- PASSO CITATO -
--- --- ---

The Garden of Earthly Delights (Il giardino delle delizie)
Nasce a Venezia Il giardino delle delizie, film firmato (sua la regia, la sceneggiatura il montaggio, la musica e la fotografia) da un talentuoso regista polacco, Lech Majewski, e realizzato con grande passione e professionalità da Mestiere Cinema. Un film che per la società veneta, guidata da Guido Cerasuolo, determina il passaggio dall'assistenza a realizzazioni cinematografiche internazionali (Il gladiatore, Star Wars, The Italian Job) alla produzione vera e propria di un progetto in cui Mestiere Cinema ha deciso di credere ed investire con il coraggio e la volontà di esplorare nuove possibilità visive in una realtà cinematografica, quella italiana, troppo spesso incapace di esprimere innovazione e timorosa da sempre di mettersi in gioco.
Nuovi stimoli e motivazioni che nell'orbita di Veneto CinemaPro, associazione di imprese e professionisti nata nel 2003 per valorizzare e sviluppare l'attività cinematografica, televisiva e della comunicazione nel Veneto, testimoniano un'originalità e una fervente sperimentazione di cui Il giardino delle delizie è il risultato più significativo ed emblematico.

--- --- ---

Record archiviati del dataset

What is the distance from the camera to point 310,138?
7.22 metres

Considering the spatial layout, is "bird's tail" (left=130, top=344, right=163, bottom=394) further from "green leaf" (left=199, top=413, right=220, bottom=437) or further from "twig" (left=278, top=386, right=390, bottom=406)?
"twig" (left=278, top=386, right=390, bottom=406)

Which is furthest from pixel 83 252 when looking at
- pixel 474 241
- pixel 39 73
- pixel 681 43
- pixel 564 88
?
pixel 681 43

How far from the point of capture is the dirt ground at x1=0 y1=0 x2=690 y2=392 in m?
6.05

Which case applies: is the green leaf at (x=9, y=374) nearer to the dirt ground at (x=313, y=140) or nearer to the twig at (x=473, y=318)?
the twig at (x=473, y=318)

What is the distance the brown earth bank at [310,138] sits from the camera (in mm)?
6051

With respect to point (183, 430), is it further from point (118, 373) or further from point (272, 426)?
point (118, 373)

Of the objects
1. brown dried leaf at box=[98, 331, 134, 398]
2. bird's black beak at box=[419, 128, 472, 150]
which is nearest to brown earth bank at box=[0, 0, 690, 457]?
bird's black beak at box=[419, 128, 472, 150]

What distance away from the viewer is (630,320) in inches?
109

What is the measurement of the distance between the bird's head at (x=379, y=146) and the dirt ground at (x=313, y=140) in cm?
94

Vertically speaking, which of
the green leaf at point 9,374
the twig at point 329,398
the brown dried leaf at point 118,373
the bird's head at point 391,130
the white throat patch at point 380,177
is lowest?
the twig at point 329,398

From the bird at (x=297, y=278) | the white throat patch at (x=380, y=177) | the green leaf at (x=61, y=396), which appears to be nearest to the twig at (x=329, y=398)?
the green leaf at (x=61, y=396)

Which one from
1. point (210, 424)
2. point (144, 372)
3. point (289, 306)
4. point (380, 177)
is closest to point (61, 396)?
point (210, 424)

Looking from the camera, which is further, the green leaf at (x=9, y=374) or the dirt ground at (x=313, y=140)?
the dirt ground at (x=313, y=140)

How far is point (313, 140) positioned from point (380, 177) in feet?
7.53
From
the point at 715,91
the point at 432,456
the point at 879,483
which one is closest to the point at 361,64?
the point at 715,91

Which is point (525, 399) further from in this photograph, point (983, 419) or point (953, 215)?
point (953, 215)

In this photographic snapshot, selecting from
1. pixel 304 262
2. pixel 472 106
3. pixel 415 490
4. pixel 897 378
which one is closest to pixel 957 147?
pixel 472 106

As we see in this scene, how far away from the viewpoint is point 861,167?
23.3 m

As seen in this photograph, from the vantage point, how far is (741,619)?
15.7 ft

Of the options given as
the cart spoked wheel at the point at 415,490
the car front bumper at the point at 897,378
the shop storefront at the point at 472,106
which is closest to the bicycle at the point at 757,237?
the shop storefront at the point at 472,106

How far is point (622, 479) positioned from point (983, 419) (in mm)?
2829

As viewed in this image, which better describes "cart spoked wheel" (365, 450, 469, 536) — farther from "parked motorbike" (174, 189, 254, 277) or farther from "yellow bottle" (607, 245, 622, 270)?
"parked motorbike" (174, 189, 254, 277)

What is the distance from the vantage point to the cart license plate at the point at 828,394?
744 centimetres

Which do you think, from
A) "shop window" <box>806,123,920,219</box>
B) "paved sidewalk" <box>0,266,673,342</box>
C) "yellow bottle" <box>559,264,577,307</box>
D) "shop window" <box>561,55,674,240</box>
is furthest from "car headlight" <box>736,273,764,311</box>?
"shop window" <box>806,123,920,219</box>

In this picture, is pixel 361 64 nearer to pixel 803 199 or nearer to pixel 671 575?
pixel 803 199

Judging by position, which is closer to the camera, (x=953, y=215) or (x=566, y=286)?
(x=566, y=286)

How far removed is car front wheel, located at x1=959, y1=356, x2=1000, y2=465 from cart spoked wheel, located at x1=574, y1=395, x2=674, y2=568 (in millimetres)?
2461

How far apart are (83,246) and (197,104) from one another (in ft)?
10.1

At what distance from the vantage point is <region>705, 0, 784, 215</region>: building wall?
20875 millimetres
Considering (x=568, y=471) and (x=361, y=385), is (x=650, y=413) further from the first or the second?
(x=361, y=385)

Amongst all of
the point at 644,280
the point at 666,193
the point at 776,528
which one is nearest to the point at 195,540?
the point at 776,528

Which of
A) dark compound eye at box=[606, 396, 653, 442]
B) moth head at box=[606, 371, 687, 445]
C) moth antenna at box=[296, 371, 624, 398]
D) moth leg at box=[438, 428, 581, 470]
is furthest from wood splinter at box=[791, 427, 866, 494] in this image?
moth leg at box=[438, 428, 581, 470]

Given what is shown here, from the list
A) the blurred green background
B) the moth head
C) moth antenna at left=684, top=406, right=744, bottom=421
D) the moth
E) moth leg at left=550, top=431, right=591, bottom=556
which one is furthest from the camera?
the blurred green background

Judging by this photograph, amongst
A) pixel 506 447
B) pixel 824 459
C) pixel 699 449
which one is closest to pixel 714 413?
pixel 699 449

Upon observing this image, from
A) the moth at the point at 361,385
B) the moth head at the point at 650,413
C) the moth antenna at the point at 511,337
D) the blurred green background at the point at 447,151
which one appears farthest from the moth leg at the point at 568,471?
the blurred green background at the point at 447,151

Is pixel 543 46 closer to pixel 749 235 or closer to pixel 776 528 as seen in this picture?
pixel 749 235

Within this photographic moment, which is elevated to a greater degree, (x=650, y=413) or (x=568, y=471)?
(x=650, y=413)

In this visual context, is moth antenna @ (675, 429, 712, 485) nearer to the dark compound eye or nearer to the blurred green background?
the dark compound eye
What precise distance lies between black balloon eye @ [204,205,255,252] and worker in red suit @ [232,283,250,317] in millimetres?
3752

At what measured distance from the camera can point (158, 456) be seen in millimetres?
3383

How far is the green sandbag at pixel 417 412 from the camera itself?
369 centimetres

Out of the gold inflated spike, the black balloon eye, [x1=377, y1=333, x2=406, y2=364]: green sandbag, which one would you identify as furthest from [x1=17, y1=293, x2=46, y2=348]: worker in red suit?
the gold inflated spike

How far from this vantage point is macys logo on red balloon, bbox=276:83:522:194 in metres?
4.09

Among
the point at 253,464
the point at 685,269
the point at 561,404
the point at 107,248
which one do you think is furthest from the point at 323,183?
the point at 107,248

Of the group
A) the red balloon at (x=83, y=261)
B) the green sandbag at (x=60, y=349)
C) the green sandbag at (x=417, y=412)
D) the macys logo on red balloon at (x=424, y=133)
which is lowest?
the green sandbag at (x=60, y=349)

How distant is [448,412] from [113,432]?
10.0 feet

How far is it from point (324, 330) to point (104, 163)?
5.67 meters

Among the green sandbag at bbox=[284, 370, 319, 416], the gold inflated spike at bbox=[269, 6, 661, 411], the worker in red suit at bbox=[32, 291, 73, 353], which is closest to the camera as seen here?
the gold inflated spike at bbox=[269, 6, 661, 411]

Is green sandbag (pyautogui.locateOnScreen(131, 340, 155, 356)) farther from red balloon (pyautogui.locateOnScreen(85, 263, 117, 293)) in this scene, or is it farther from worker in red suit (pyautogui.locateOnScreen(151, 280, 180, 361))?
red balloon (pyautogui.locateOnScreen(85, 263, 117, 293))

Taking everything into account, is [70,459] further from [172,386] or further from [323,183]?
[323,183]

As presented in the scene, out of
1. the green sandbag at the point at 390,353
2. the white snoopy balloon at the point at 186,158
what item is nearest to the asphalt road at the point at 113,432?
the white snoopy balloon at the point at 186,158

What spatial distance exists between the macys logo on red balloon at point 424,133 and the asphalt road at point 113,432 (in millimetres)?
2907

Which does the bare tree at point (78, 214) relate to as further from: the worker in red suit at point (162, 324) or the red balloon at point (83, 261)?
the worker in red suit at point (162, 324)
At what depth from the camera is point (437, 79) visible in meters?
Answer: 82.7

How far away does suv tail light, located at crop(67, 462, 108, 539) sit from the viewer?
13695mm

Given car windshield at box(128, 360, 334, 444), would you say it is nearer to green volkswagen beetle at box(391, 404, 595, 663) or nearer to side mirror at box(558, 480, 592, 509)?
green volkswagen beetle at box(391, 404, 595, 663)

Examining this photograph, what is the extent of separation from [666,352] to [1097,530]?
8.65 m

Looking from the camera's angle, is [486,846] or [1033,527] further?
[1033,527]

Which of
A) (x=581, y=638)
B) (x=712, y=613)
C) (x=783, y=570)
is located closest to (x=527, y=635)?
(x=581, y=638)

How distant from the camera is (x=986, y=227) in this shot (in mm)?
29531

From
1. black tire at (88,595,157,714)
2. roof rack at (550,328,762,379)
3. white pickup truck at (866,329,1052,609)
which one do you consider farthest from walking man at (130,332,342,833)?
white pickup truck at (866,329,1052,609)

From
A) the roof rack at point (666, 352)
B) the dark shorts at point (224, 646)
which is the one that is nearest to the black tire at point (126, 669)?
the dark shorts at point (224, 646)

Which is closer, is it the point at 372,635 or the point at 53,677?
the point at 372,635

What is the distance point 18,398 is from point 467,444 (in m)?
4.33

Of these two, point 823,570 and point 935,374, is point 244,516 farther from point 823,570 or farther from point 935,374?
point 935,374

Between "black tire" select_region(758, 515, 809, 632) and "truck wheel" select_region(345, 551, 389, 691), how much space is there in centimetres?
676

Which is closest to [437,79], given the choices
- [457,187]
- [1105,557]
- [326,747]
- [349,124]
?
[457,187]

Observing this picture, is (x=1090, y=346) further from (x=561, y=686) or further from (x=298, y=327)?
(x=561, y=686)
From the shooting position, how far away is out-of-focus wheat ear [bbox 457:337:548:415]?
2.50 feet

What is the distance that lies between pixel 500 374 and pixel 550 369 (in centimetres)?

--- --- ---

- DETTAGLI ESERCIZIO -
Riporta il tratto del testo sul film Il giardino delle delizie da "Nasce a Venezia" fino a "mettersi in gioco.", scambiando "talentuoso" con "promettente".

- RISPOSTA SVOLTA -
Nasce a Venezia Il giardino delle delizie, film firmato (sua la regia, la sceneggiatura il montaggio, la musica e la fotografia) da un promettente regista polacco, Lech Majewski, e realizzato con grande passione e professionalità da Mestiere Cinema. Un film che per la società veneta, guidata da Guido Cerasuolo, determina il passaggio dall'assistenza a realizzazioni cinematografiche internazionali (Il gladiatore, Star Wars, The Italian Job) alla produzione vera e propria di un progetto in cui Mestiere Cinema ha deciso di credere ed investire con il coraggio e la volontà di esplorare nuove possibilità visive in una realtà cinematografica, quella italiana, troppo spesso incapace di esprimere innovazione e timorosa da sempre di mettersi in gioco.